■ **Page excerpt**:
·····

Errors of law and control of fact-finding
    • Edwards v Bairstow [1956] AC 14: The classic case on review of decisions applying the law. Bairstow seized an opportunity to buy a spinning plant at the low price of £12,000; he sold it as soon as he could at a profit of £18,000. His tax liability depended on whether the venture was an ‘adventure or concern in the nature of trade’. The Inland Revenue assessed the profit as subject to tax; the General Commissioners held that the venture was not an adventure in the nature of trade. On an appeal on a point of law by the Revenue, a High Court judge upheld the Commissioners’ decision on the ground that the issue was a question of fact on which he could not overturn the view of the Commissioners unless it was perverse. The House of Lords overturned that decision. As to the application of the law to the facts, Lord Radcliffe held that if (as in this case) the law does not give a precise definition of the activity that is taxed, then there may be ‘many combinations of circumstances in which it could not be said to be wrong to arrive at a conclusion one way or the other. If the facts of any particular case are fairly capable of being so described, it seems to me that it necessarily follows that the determination of the Commissioners, Special or General, to the effect that a trade does or does not exist is not "erroneous in point of law"; and, if a determination cannot be shown to be erroneous in point of law, the statute does not admit of its being upset by the Court on appeal.’ But the House of Lords held in favour of the Revenue on the ground that the deal was undeniably an adventure in the nature of trade. In Lord Radcliffe’s view, ‘the only reasonable conclusion on the facts found is inconsistent with the determination come to’.

On review of ‘primary facts’, Viscount Simonds stated obiter the classic doctrine that the findings of the Commissioners could not be overturned in an appeal on a point of law unless they ‘acted without any evidence or upon a view of the facts which could not reasonably be entertained’.

    • Anisminic v Foreign Compensation Commission [1969] 2 AC 147 (HL): The Foreign Compensation Commission was set up by an act of Parliament that provided that ‘The determination by the Commission of any application made to them under this Act shall not be called in question in any court of law’. The Commission rejected Anisminic’s application for compensation, and the company sought a declaration that the decision was unlawful. Their argument was simply that the Commission misinterpreted the criteria for compensation, yet the House of Lords issued the declaration. The majority (3-2) of the Law Lords held that the Commission had misinterpreted the criteria, and that their error of law was of such a kind that there was no ‘determination’ at all. According to Lord Reid, the Commission had decided the claim ‘on a ground which they had no right to take into account’ and as a result their decision was not a determination, but a nullity.

On the misinterpretation of this decision that has become the basis of the doctrine of review for error of law, see pp 303-5.

·····

■ **Record extracts**:
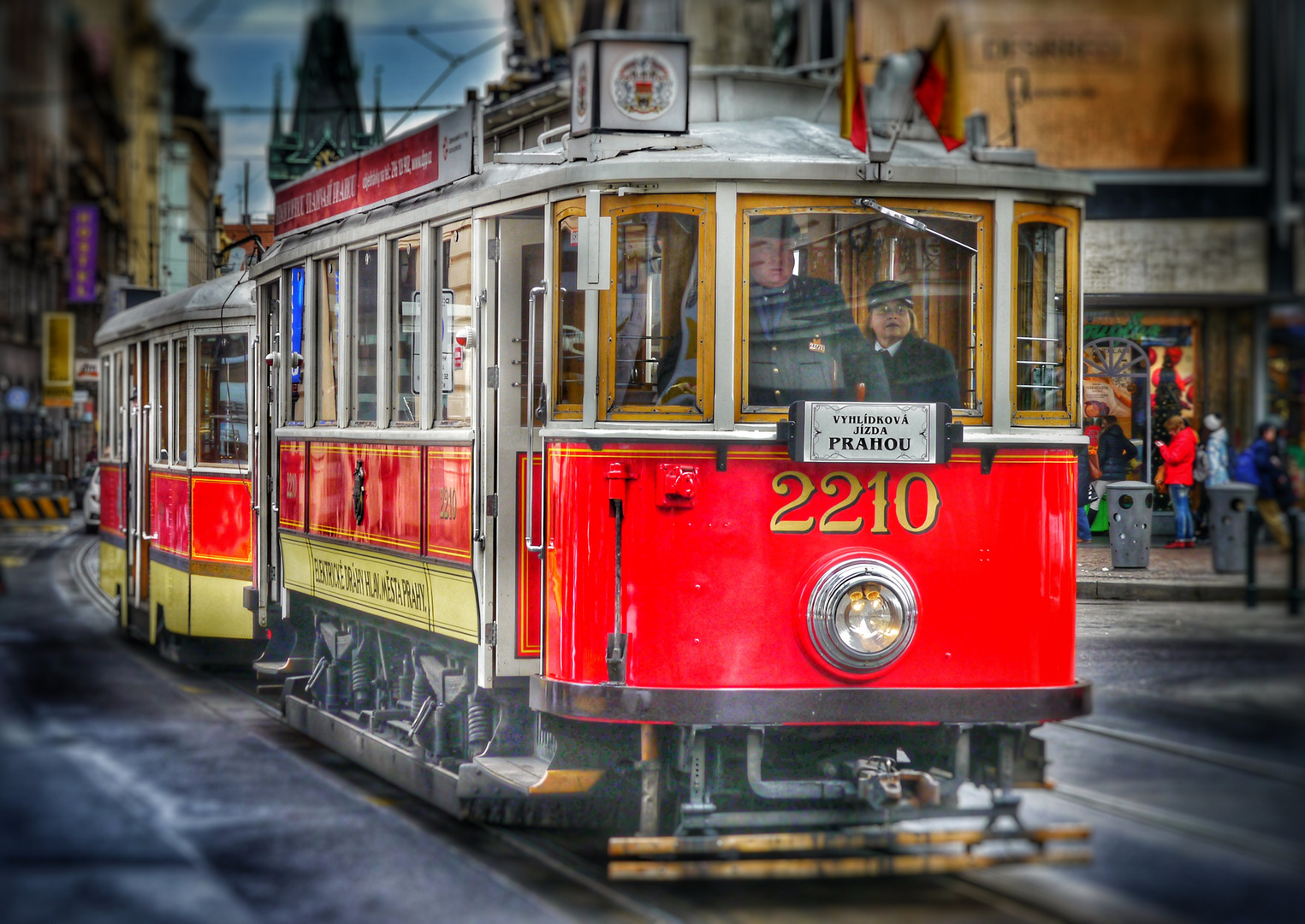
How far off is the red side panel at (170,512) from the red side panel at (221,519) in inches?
6.5

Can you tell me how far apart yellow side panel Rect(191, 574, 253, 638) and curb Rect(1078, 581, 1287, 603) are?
20.0ft

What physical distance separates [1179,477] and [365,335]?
4.77 meters

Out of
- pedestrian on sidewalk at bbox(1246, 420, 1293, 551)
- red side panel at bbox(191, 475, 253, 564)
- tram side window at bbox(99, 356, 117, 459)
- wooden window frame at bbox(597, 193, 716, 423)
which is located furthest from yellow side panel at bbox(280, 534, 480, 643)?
tram side window at bbox(99, 356, 117, 459)

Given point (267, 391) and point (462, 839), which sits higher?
point (267, 391)

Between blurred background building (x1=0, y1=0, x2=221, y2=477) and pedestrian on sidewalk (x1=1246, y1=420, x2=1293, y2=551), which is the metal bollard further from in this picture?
blurred background building (x1=0, y1=0, x2=221, y2=477)

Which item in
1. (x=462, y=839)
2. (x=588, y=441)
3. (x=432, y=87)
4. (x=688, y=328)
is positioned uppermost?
(x=432, y=87)

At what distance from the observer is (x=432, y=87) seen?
11906mm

·····

■ **Task list**:
1/ Which judges are named in the case notes on errors of law and control of fact-finding?
2/ Can you carry the case notes on errors of law and control of fact-finding forward from their final sentence?
The records were drawn from a separate source.

■ **Solved tasks**:
1/ Lord Radcliffe, Viscount Simonds, Lord Reid

2/
  • Pearlman v Keepers and Governors of Harrow School [1979] QB 56 (CA): Ahead of his time (that is, before the House of Lords had settled on review for error of law), Lord Denning said that the distinction between an error which entails absence of jurisdiction, and an error made within the jurisdiction, ‘should now be discarded. …No court or tribunal has any jurisdiction to make an error of law on which the decision of the case depends. If it makes such an error, it goes outside its jurisdiction and certiorari will lie to correct it.’
  • Re Racal [1981] AC 374 (HL): Lord Diplock’s first obiter statement of his misinterpretation (see pp 303-5) of Anisminic:Lord Diplock said that the reason for the rule was a presumption ‘that where a decision-making power is conferred on a tribunal or authority that is not a court of law, parliament did not intend’ to ‘confer upon administrative tribunals or authorities power to decide questions of law’. But Racal lost its claim for judicial review of an order of a High Court judge ordering inspection of its books for the purpose of investigating an allegation of a criminal offence. The House of Lords held that when a statute gives a decision-making power to a High Court judge, there is no presumption that Parliament did not intend to confer power to decide a question of law.
  • ‘The break-through made by Anisminic was that, as respects administrative tribunals and authorities, the old distinction between errors of law that went to jurisdiction and errors of law that did not, was for practical purposes abolished. Any error of law that could be shown to have been made by them in the course of reaching their decision on matters of fact or of administrative policy would result in their having asked themselves the wrong question with the result that the decision they reached would be a nullity.’

  • O’Reilly v Mackman [1983] 2 AC 237 (HL): Lord Diplock’s second obiter statement on the effect of Anisminic: in the course of outlining an ‘expansion of the grounds’ of judicial review (277) in the previous thirty years, as a prelude to arguing that public authorities needed procedural protection against actions for a declaration, Lord Diplock said,
  • ‘The breakthrough that the Anisminic case made was the recognition by the majority of this House that if a tribunal whose jurisdiction was limited by statute or subordinate legislation mistook the law applicable to the facts as it had found them, it must have asked itself the wrong question, i.e., one into which it was not empowered to inquire and so had no jurisdiction to determine. Its purported "determination," not being a "determination" within the meaning of the empowering legislation, was accordingly a nullity.’ (278)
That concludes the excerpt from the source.